### [PROBLEM STATEMENT]
Each entry below must be repeated exactly, with pictures left out.

### [EXCERPTED RECORDS]
═══

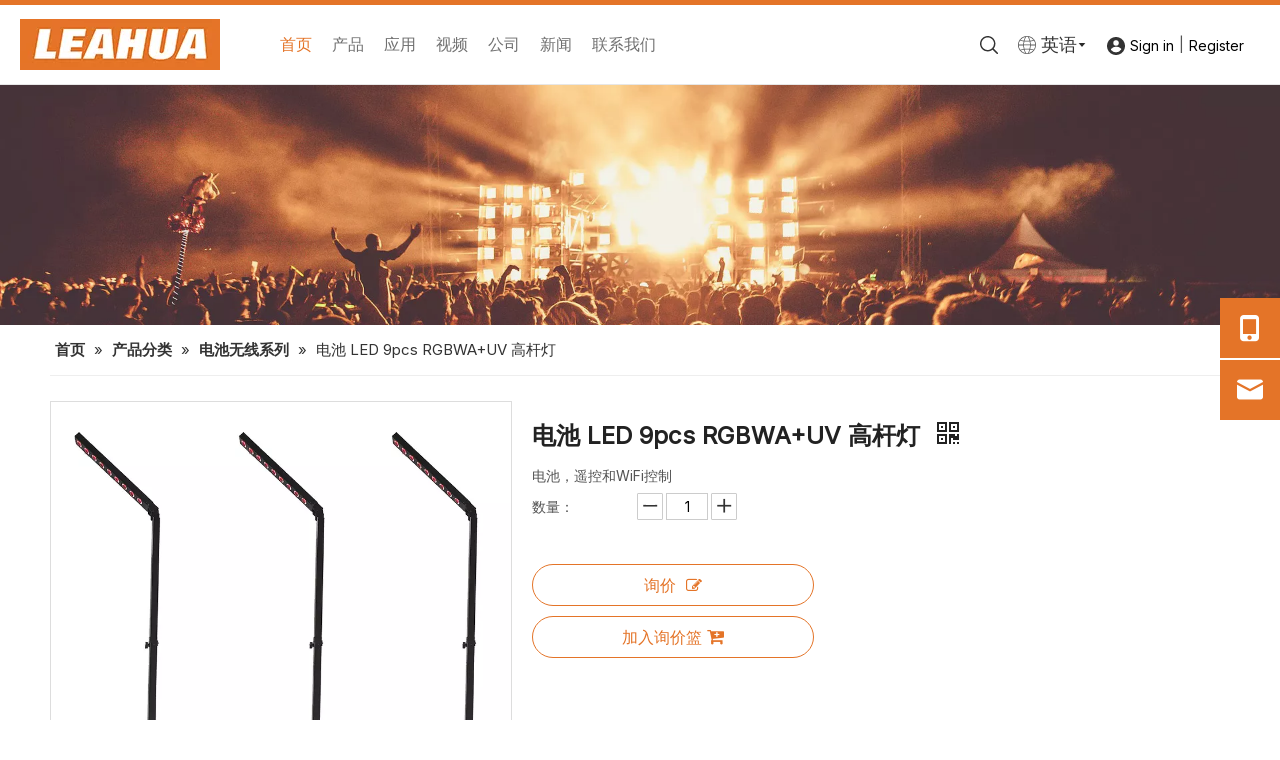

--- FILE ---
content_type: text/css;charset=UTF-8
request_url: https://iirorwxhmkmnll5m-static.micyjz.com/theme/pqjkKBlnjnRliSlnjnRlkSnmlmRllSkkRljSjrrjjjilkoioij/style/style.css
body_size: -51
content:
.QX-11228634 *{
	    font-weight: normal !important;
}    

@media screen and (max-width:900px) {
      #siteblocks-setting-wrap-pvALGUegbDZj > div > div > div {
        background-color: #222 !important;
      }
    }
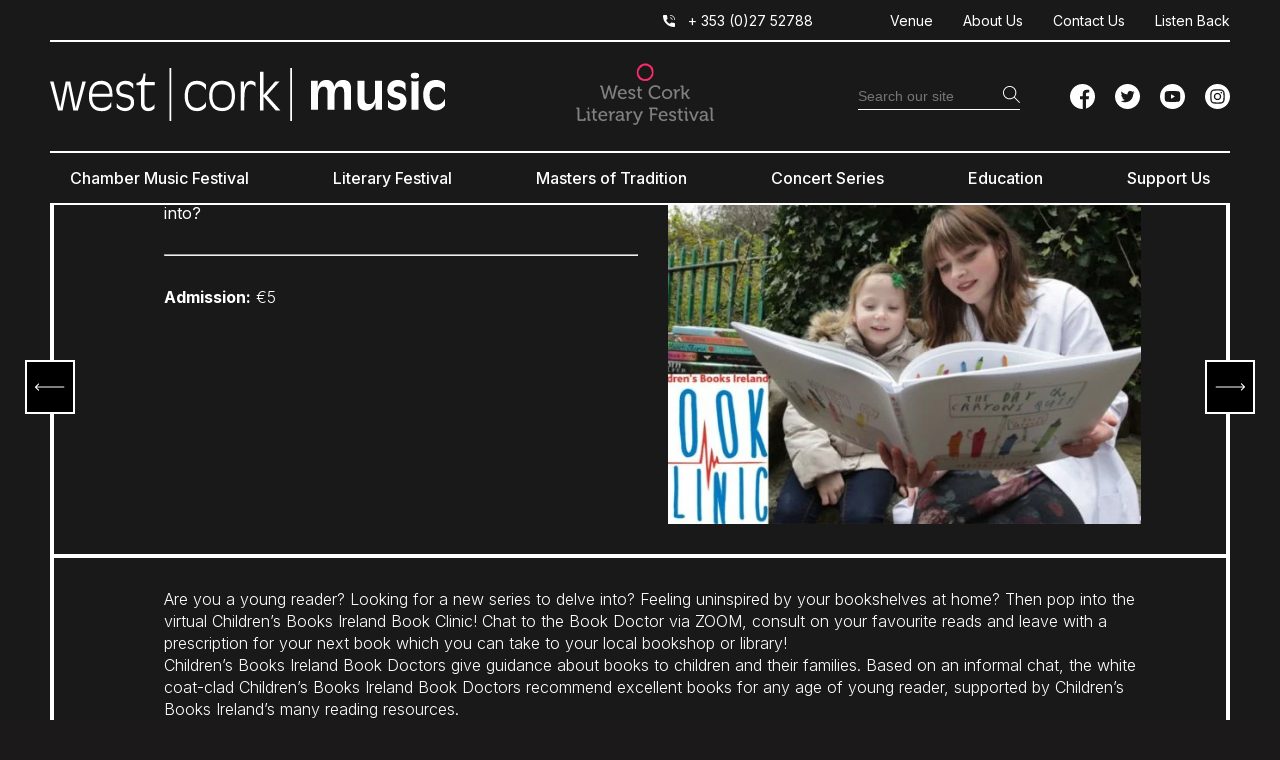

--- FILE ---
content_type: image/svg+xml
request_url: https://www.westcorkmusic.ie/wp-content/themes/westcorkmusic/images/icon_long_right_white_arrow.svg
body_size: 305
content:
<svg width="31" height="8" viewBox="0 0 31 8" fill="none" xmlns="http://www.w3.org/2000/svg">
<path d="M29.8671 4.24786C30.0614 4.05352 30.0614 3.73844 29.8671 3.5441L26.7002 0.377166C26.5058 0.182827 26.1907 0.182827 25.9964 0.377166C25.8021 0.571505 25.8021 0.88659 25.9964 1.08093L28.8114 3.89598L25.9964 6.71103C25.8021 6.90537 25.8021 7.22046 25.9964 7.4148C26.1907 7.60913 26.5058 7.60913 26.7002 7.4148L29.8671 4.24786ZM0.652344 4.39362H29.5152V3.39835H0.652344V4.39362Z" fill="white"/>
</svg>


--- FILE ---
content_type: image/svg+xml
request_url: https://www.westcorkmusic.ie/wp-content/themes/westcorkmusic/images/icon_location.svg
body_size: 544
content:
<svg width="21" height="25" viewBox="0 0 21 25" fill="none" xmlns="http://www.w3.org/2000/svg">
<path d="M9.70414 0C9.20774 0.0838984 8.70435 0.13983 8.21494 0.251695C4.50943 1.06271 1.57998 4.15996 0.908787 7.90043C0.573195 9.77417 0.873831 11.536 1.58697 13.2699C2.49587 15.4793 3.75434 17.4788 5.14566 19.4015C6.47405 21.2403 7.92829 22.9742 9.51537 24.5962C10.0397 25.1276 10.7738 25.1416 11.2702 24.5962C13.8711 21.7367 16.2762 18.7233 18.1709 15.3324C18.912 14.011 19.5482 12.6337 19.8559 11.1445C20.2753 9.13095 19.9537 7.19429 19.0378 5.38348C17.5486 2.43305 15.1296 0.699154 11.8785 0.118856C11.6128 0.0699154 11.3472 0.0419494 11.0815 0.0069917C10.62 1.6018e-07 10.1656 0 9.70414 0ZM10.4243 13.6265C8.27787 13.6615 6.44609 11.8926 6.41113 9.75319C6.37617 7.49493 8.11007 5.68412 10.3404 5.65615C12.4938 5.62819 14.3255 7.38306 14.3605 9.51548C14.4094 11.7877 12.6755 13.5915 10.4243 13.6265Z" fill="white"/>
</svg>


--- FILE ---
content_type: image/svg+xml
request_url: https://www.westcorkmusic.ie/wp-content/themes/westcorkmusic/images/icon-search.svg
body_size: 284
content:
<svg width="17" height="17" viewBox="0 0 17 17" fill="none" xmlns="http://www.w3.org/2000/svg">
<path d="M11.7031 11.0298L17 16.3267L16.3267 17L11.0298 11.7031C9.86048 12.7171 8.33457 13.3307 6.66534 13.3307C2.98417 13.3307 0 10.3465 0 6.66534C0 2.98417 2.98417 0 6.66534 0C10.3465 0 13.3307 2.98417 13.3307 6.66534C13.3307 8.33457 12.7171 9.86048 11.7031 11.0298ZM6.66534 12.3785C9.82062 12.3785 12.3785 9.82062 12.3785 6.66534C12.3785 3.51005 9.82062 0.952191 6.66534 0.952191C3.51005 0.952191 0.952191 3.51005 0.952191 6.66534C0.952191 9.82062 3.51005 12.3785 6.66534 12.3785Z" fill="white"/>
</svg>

═══

### [THE ANSWER]
--- FILE ---
content_type: text/css;charset=UTF-8
request_url: https://iirorwxhmkmnll5m-static.micyjz.com/theme/pqjkKBlnjnRliSlnjnRlkSnmlmRllSkkRljSjrrjjjilkoioij/style/style.css
body_size: -51
content:
.QX-11228634 *{
	    font-weight: normal !important;
}    

@media screen and (max-width:900px) {
      #siteblocks-setting-wrap-pvALGUegbDZj > div > div > div {
        background-color: #222 !important;
      }
    }

--- FILE ---
content_type: image/svg+xml
request_url: https://www.westcorkmusic.ie/wp-content/themes/westcorkmusic/images/icon_long_right_white_arrow.svg
body_size: 305
content:
<svg width="31" height="8" viewBox="0 0 31 8" fill="none" xmlns="http://www.w3.org/2000/svg">
<path d="M29.8671 4.24786C30.0614 4.05352 30.0614 3.73844 29.8671 3.5441L26.7002 0.377166C26.5058 0.182827 26.1907 0.182827 25.9964 0.377166C25.8021 0.571505 25.8021 0.88659 25.9964 1.08093L28.8114 3.89598L25.9964 6.71103C25.8021 6.90537 25.8021 7.22046 25.9964 7.4148C26.1907 7.60913 26.5058 7.60913 26.7002 7.4148L29.8671 4.24786ZM0.652344 4.39362H29.5152V3.39835H0.652344V4.39362Z" fill="white"/>
</svg>


--- FILE ---
content_type: image/svg+xml
request_url: https://www.westcorkmusic.ie/wp-content/themes/westcorkmusic/images/icon_location.svg
body_size: 544
content:
<svg width="21" height="25" viewBox="0 0 21 25" fill="none" xmlns="http://www.w3.org/2000/svg">
<path d="M9.70414 0C9.20774 0.0838984 8.70435 0.13983 8.21494 0.251695C4.50943 1.06271 1.57998 4.15996 0.908787 7.90043C0.573195 9.77417 0.873831 11.536 1.58697 13.2699C2.49587 15.4793 3.75434 17.4788 5.14566 19.4015C6.47405 21.2403 7.92829 22.9742 9.51537 24.5962C10.0397 25.1276 10.7738 25.1416 11.2702 24.5962C13.8711 21.7367 16.2762 18.7233 18.1709 15.3324C18.912 14.011 19.5482 12.6337 19.8559 11.1445C20.2753 9.13095 19.9537 7.19429 19.0378 5.38348C17.5486 2.43305 15.1296 0.699154 11.8785 0.118856C11.6128 0.0699154 11.3472 0.0419494 11.0815 0.0069917C10.62 1.6018e-07 10.1656 0 9.70414 0ZM10.4243 13.6265C8.27787 13.6615 6.44609 11.8926 6.41113 9.75319C6.37617 7.49493 8.11007 5.68412 10.3404 5.65615C12.4938 5.62819 14.3255 7.38306 14.3605 9.51548C14.4094 11.7877 12.6755 13.5915 10.4243 13.6265Z" fill="white"/>
</svg>


--- FILE ---
content_type: image/svg+xml
request_url: https://www.westcorkmusic.ie/wp-content/themes/westcorkmusic/images/icon-search.svg
body_size: 284
content:
<svg width="17" height="17" viewBox="0 0 17 17" fill="none" xmlns="http://www.w3.org/2000/svg">
<path d="M11.7031 11.0298L17 16.3267L16.3267 17L11.0298 11.7031C9.86048 12.7171 8.33457 13.3307 6.66534 13.3307C2.98417 13.3307 0 10.3465 0 6.66534C0 2.98417 2.98417 0 6.66534 0C10.3465 0 13.3307 2.98417 13.3307 6.66534C13.3307 8.33457 12.7171 9.86048 11.7031 11.0298ZM6.66534 12.3785C9.82062 12.3785 12.3785 9.82062 12.3785 6.66534C12.3785 3.51005 9.82062 0.952191 6.66534 0.952191C3.51005 0.952191 0.952191 3.51005 0.952191 6.66534C0.952191 9.82062 3.51005 12.3785 6.66534 12.3785Z" fill="white"/>
</svg>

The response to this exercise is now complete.